** PROVIDED TEXT **
Council Committee OKs PHA Land Grab in Sharswood
At Tuesday’s Philadelphia City Council Rules Committee hearing, Philadelphia Housing Authority President and CEO Kelvin Jeremiah painted a picture of a Sharswood whose residents lived in affordable homes with access to a thriving business district, good education, health care and employment opportunities, the product of its redeveloping some 1,300 parcels of land it wishes to acquire via eminent domain with new homes, offices and retail space.
The Rules Committee bought the picture, voting to refer a bill allowing the PHA to proceed with the land acquisition to the full Council. But some 20 city residents who testified against the bill weren’t buying it at all.
Jeremiah said the reason the agency wanted to acquire all the land at once is because “given the level of blight, vacant and abandoned homes, we didn’t want this done piecemeal.” Nonetheless, he told committee members that the transformation would take place in 10 phases. The first phase, in which 57 new townhomes will be built on the site of the demolished Norman Blumberg Apartments towers, will begin later this month or early next, but the rest of the phases, he said, were part of “an ambitious development agenda that could take up to 10 years.”
That’s how long it takes now for an applicant on PHA’s waiting list to actually move into an apartment. And the PHA’s track record in housing people, maintaining the properties it currently has, and redeveloping communities all came under fire from opponents of the PHA’s plan.
“PHA is horribly managed,” said Sharswood resident Judith Robinson, a longtime real estate broker in the neighborhood, in her lengthy testimony. “I attended their May 21st board meeting and there were many residents who had problems with the agency.”
West Philadelphia resident Artie Tillman, whose son owns property in Sharswood, was also skeptical about PHA’s ability to deliver on its promise, even over 10 years’ time. “I live in Jannie Blackwell’s district, and they came in and said these beautiful words; they would put in better things for the area,” he said. “They said they would give [tenants] the opportunity to own. That was a lie, because 15 years later, they’re still renters.”
Of the parcels PHA wants to acquire, only 73 are occupied, according to Philadelphia Redevelopment Authority Executive Director Brian Abernathy, who also testified at the hearing. Fifty-seven of the occupied properties are homes and 16 are active businesses. On top of that, 373 Blumberg residents will be relocated to other PHA apartments. “Relocating this number of residents is challenging but achievable,” he said, describing the process and assistance PHA and the Philadelphia Redevelopment Authority will provide to displaced home and business owners. He also pledged that the outside appraisers being hired by PRA would come up with fair market value for their homes.
Not good enough, said Robinson, who accused PHA and city officials of all but conspiring to keep low-income African-American homeowners from cashing in on their sole sizable asset. “Land is our asset,” she said. “We can negotiate with developers” for a better price for it “if the politicians get out of the way.” Robinson urged placing the land into a trust held by the community and that the community and individual homeowners do the negotiating for a fair price. She also called for forgiveness of back taxes and other encumbrances so that sales could proceed expeditiously.

** RAW DATA **
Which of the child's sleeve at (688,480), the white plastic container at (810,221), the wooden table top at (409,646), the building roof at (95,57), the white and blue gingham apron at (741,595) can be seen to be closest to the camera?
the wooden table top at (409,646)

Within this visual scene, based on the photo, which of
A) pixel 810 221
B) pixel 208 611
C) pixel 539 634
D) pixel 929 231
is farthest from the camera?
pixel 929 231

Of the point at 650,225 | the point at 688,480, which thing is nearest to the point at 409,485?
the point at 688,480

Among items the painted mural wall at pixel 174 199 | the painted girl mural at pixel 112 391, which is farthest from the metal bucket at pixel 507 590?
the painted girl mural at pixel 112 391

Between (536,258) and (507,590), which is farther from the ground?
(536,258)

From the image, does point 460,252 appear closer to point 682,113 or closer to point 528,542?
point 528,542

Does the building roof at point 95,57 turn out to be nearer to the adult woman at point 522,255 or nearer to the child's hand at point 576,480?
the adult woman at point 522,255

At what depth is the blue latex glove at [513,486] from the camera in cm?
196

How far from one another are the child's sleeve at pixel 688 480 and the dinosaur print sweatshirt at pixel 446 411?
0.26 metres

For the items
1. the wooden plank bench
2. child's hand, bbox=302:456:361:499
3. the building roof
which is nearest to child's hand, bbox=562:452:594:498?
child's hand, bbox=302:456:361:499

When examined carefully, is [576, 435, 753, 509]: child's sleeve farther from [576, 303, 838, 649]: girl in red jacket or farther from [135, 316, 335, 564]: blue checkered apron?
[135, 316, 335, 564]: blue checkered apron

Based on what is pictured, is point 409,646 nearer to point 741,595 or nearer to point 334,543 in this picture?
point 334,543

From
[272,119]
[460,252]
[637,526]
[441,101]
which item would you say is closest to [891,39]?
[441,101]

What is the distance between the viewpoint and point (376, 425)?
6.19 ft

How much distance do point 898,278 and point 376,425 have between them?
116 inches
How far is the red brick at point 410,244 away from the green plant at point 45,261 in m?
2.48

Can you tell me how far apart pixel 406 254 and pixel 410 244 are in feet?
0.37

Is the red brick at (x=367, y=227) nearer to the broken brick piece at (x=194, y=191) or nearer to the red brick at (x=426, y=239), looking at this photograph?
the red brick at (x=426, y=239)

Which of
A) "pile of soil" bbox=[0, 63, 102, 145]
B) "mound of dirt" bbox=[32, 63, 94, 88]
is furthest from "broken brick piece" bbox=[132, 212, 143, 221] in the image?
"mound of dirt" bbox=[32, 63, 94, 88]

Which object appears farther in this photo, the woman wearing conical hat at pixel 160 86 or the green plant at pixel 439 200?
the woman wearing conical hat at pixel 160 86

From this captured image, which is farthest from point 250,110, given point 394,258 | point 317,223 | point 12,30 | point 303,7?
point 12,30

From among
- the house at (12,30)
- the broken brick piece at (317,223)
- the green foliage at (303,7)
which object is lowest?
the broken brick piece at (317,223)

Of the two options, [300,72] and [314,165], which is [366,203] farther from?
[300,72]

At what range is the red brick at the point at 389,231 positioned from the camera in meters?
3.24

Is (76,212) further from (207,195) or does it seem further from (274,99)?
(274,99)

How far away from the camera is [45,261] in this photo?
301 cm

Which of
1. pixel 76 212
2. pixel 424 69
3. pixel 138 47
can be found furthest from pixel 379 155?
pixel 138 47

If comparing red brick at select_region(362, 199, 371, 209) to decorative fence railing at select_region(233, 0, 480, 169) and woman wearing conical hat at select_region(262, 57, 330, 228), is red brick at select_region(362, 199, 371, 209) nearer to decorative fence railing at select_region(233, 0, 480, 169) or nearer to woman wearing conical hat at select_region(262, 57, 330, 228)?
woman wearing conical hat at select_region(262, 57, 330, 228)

** PROBLEMS **
a) List every person mentioned by name in the Sharswood article.
b) Please reproduce the Sharswood article between "Of the parcels" and "for their homes.", inclusive.

** ANSWERS PROVIDED **
a)
Kelvin Jeremiah
Judith Robinson
Artie Tillman
Jannie Blackwell
Brian Abernathy

b)
Of the parcels PHA wants to acquire, only 73 are occupied, according to Philadelphia Redevelopment Authority Executive Director Brian Abernathy, who also testified at the hearing. Fifty-seven of the occupied properties are homes and 16 are active businesses. On top of that, 373 Blumberg residents will be relocated to other PHA apartments. “Relocating this number of residents is challenging but achievable,” he said, describing the process and assistance PHA and the Philadelphia Redevelopment Authority will provide to displaced home and business owners. He also pledged that the outside appraisers being hired by PRA would come up with fair market value for their homes.